Jeśli 29 marca faktycznie dojdzie do Brexitu, unijne ciężarówki nadal będą miały wstęp na brytyjską ziemię. Brytyjski rząd zgodził się bowiem na wprowadzenie transportowego okresu przejściowego, zaproponowanego przez Unię Europejską.
W ramach tych przejściowych zasad, posiadanie unijnej licencji na przewozy będzie zezwalało także na wykonywanie ich w Wielkiej Brytanii. Przewoźnicy nie będą musieli wyrabiać dodatkowych zezwoleń, takich jak na przykład CEMT, a sama liczba przewozów nie będzie odgórnie ograniczana. Na podobnych zasadach brytyjskie ciężarówki będą też mogły jeździć po krajach Unii Europejskiej.
Powyższy okres przejściowy ma utrzymać do końca 2019. W międzyczasie miano by zaś zawiązać nowe umowy transportowe, niezwiązane już z unijnymi zezwoleniami. O ile oczywiście wcześniej dojdzie do Brexitu…
Czy zaś do niego dojdzie? Według informacji z dzisiejszego poranka, rozważane są dwa możliwe scenariusze.
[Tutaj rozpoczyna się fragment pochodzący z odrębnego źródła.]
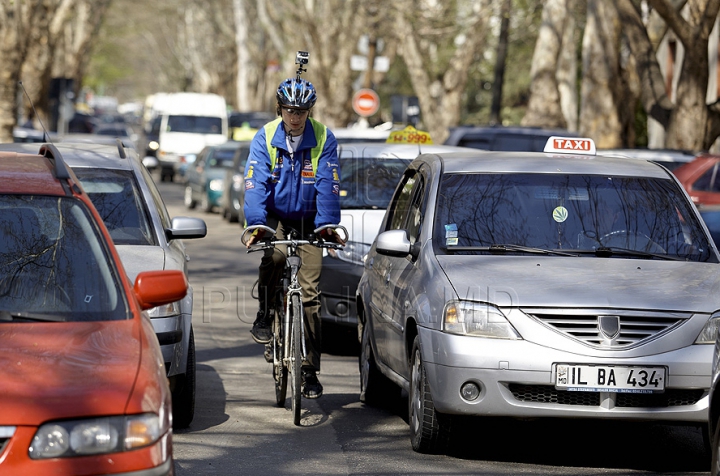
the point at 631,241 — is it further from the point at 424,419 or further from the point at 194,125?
the point at 194,125

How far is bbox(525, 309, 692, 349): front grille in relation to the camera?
6.39 meters

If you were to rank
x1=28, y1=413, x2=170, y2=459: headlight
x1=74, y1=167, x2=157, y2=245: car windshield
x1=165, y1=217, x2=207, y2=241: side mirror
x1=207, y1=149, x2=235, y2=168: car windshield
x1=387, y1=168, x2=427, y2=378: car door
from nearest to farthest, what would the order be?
x1=28, y1=413, x2=170, y2=459: headlight
x1=387, y1=168, x2=427, y2=378: car door
x1=165, y1=217, x2=207, y2=241: side mirror
x1=74, y1=167, x2=157, y2=245: car windshield
x1=207, y1=149, x2=235, y2=168: car windshield

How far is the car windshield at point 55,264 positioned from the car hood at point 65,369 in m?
0.15

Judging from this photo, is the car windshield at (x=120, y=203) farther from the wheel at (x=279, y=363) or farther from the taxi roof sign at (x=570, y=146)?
the taxi roof sign at (x=570, y=146)

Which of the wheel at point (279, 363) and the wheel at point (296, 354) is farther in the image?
the wheel at point (279, 363)

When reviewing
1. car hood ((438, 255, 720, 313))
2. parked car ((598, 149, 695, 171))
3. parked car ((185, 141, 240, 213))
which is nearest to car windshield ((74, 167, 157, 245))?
car hood ((438, 255, 720, 313))

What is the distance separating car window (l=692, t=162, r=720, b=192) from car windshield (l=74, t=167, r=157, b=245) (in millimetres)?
10506

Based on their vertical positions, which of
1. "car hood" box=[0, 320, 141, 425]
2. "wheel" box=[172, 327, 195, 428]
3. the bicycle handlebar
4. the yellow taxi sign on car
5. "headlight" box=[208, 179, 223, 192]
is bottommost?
"wheel" box=[172, 327, 195, 428]

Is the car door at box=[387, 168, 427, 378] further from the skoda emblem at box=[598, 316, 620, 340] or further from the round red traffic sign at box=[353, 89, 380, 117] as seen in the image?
the round red traffic sign at box=[353, 89, 380, 117]

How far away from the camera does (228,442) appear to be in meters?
7.01

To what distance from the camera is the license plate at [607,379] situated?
6297mm

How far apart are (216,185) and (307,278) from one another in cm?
2018

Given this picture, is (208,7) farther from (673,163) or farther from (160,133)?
Answer: (673,163)

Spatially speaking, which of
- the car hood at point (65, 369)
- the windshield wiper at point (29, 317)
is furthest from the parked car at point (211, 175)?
the car hood at point (65, 369)
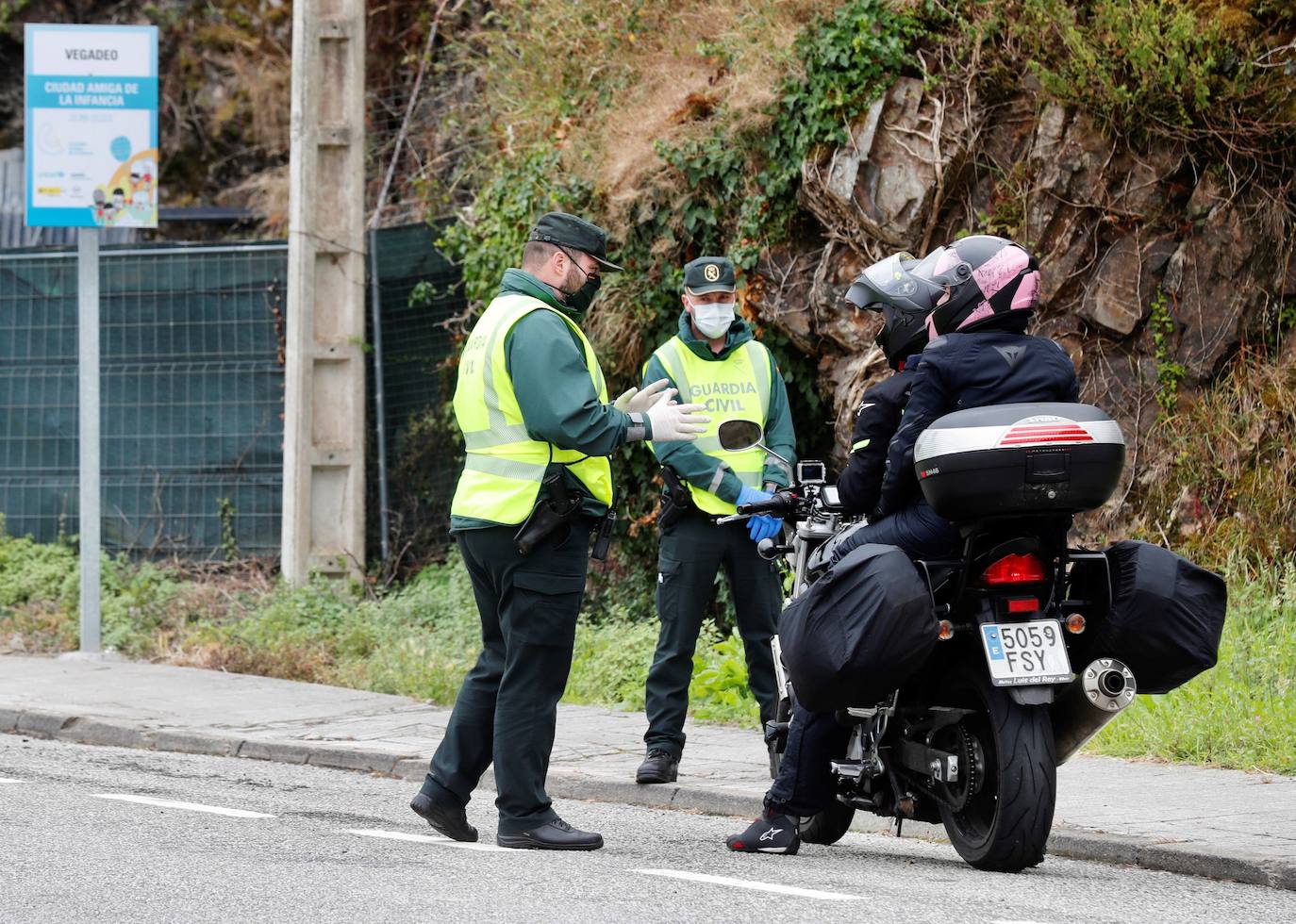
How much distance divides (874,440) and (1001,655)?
904mm

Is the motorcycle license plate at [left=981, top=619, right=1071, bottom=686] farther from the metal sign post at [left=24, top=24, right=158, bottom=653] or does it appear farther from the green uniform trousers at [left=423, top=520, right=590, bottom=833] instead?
the metal sign post at [left=24, top=24, right=158, bottom=653]

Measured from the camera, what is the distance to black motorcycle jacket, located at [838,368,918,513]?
5.98m

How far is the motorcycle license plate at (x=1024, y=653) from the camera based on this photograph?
18.0 feet

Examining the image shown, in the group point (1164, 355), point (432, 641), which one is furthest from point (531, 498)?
point (432, 641)

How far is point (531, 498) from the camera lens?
6223mm

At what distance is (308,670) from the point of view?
38.5 ft

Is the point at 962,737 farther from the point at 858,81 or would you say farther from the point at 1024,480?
the point at 858,81

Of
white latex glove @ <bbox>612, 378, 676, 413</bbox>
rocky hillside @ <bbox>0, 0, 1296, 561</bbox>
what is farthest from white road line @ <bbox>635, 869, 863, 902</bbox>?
rocky hillside @ <bbox>0, 0, 1296, 561</bbox>

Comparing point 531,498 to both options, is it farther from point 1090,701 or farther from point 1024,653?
point 1090,701

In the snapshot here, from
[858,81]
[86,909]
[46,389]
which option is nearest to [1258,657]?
[858,81]

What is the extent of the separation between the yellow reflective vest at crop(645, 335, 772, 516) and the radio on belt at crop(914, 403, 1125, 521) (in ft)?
8.10

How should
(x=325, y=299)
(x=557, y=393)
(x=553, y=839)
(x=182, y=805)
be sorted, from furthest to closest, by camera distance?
(x=325, y=299)
(x=182, y=805)
(x=553, y=839)
(x=557, y=393)

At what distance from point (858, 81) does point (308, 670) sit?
17.1 ft

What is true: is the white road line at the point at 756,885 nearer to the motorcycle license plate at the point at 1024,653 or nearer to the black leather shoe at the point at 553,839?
the black leather shoe at the point at 553,839
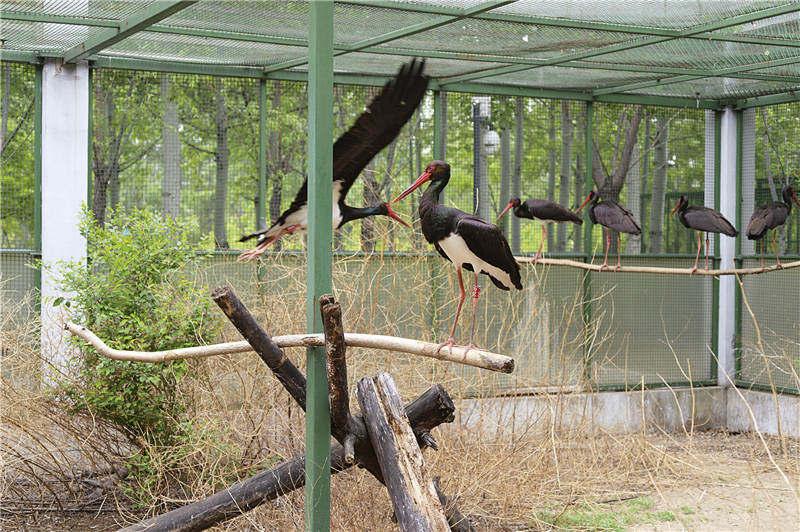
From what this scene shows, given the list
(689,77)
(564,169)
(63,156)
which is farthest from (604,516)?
(63,156)

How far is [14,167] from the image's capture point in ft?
25.6

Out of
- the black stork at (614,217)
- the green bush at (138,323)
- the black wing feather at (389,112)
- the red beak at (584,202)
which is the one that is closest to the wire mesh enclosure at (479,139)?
the red beak at (584,202)

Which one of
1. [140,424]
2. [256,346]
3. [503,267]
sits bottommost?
[140,424]

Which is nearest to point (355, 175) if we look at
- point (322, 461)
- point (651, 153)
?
point (322, 461)

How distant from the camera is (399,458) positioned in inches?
185

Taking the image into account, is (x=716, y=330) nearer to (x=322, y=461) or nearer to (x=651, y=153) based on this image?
(x=651, y=153)

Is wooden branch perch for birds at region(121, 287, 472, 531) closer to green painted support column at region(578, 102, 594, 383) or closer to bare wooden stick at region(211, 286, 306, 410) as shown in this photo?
bare wooden stick at region(211, 286, 306, 410)

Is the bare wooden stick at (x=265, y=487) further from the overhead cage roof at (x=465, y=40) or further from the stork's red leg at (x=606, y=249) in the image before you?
the stork's red leg at (x=606, y=249)

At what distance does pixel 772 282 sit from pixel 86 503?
258 inches

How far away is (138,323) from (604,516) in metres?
3.25

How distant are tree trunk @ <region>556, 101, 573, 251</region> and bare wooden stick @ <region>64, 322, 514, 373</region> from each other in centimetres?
502

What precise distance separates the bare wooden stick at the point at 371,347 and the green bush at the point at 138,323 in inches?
18.6

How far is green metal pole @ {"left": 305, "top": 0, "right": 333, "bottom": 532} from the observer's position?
4.65 meters

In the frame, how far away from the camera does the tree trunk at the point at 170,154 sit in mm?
8008
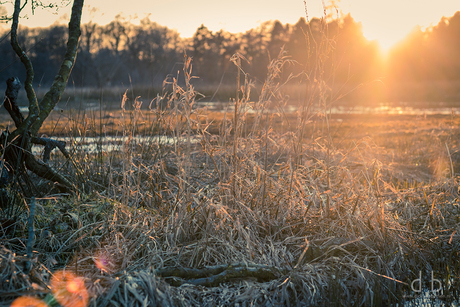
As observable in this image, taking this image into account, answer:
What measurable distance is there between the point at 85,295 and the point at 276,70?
6.43 feet

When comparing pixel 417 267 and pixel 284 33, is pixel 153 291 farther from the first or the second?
pixel 284 33

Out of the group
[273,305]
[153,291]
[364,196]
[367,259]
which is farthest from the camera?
[364,196]

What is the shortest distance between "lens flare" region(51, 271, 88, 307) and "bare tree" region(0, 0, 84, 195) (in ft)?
4.36

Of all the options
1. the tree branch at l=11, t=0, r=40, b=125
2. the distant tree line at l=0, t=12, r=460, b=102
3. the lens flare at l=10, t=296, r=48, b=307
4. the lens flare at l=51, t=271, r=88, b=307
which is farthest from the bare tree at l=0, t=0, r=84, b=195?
the distant tree line at l=0, t=12, r=460, b=102

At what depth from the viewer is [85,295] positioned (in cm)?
175

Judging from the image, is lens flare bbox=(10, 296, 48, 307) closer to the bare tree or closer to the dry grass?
the dry grass

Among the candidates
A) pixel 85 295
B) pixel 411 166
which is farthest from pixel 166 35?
pixel 85 295

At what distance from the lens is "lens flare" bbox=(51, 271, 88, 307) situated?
1709 millimetres

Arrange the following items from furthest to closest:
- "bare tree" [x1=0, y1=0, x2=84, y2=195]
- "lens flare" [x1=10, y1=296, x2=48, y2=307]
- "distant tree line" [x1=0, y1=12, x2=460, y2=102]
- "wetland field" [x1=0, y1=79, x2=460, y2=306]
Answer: "distant tree line" [x1=0, y1=12, x2=460, y2=102] < "bare tree" [x1=0, y1=0, x2=84, y2=195] < "wetland field" [x1=0, y1=79, x2=460, y2=306] < "lens flare" [x1=10, y1=296, x2=48, y2=307]

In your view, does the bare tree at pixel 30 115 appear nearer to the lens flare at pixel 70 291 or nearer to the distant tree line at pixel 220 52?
the lens flare at pixel 70 291

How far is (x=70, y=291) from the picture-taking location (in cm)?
178

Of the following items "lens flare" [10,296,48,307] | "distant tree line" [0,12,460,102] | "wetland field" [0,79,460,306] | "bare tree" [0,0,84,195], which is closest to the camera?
"lens flare" [10,296,48,307]

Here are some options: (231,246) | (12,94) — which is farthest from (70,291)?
(12,94)

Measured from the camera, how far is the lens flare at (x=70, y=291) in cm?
171
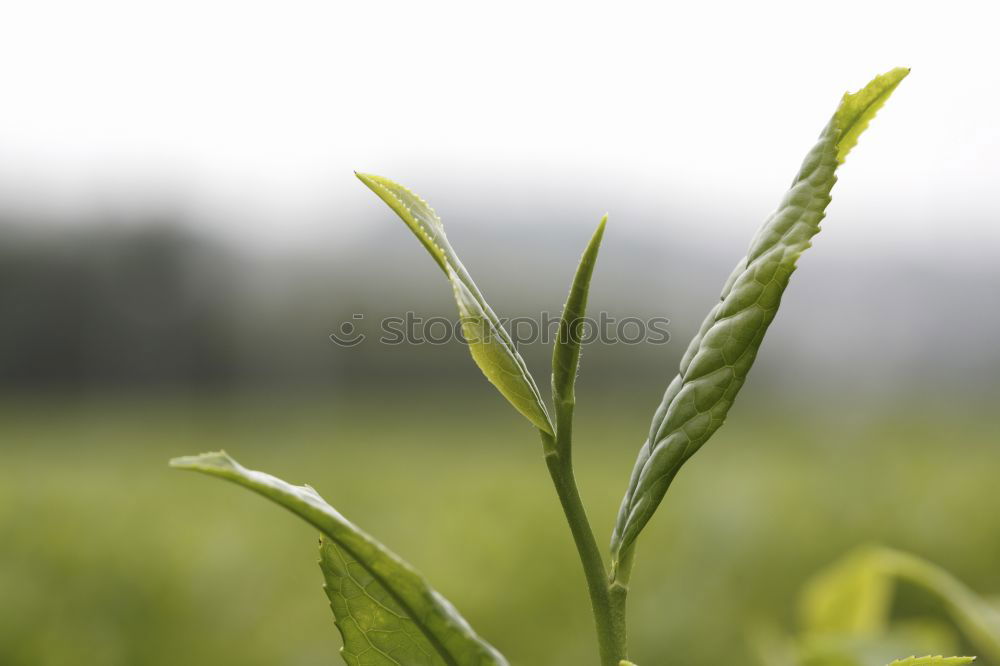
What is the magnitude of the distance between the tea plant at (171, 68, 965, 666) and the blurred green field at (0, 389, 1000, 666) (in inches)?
53.9

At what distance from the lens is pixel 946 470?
3223 millimetres

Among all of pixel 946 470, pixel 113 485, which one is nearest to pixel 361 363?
pixel 113 485

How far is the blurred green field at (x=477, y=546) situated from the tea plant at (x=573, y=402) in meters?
1.37

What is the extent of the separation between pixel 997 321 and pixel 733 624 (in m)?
9.61

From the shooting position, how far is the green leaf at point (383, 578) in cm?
44

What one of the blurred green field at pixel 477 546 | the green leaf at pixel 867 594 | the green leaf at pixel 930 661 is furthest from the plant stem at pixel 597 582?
the blurred green field at pixel 477 546

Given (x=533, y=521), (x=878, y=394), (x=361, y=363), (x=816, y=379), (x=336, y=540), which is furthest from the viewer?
(x=816, y=379)

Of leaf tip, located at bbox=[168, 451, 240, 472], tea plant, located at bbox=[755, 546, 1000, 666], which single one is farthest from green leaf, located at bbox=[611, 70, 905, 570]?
tea plant, located at bbox=[755, 546, 1000, 666]

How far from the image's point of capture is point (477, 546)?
2.37 metres

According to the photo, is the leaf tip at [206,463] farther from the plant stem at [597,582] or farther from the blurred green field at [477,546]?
the blurred green field at [477,546]

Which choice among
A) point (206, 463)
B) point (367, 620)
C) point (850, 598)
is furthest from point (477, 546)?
point (206, 463)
W pierwszym z nich Wielka Brytania dokona „twardego” Brexitu, nie nawiąże żadnej umowy z Unią Europejską i będzie musiała to zrobić zgodnie z pierwotnym planem, czyli 29 marca.
Drugi scenariusz przewiduje zaś opóźnienie Brexitu na 22 maja bieżącego roku. Unia Europejska już się na ten termin zgodziła, lecz postawiła bardzo konkretny warunek – nie mógłby to być „twardy” Brexit, a wiec Brytyjczycy musieliby zaakceptować odrzuconą już dwukrotnie umowę.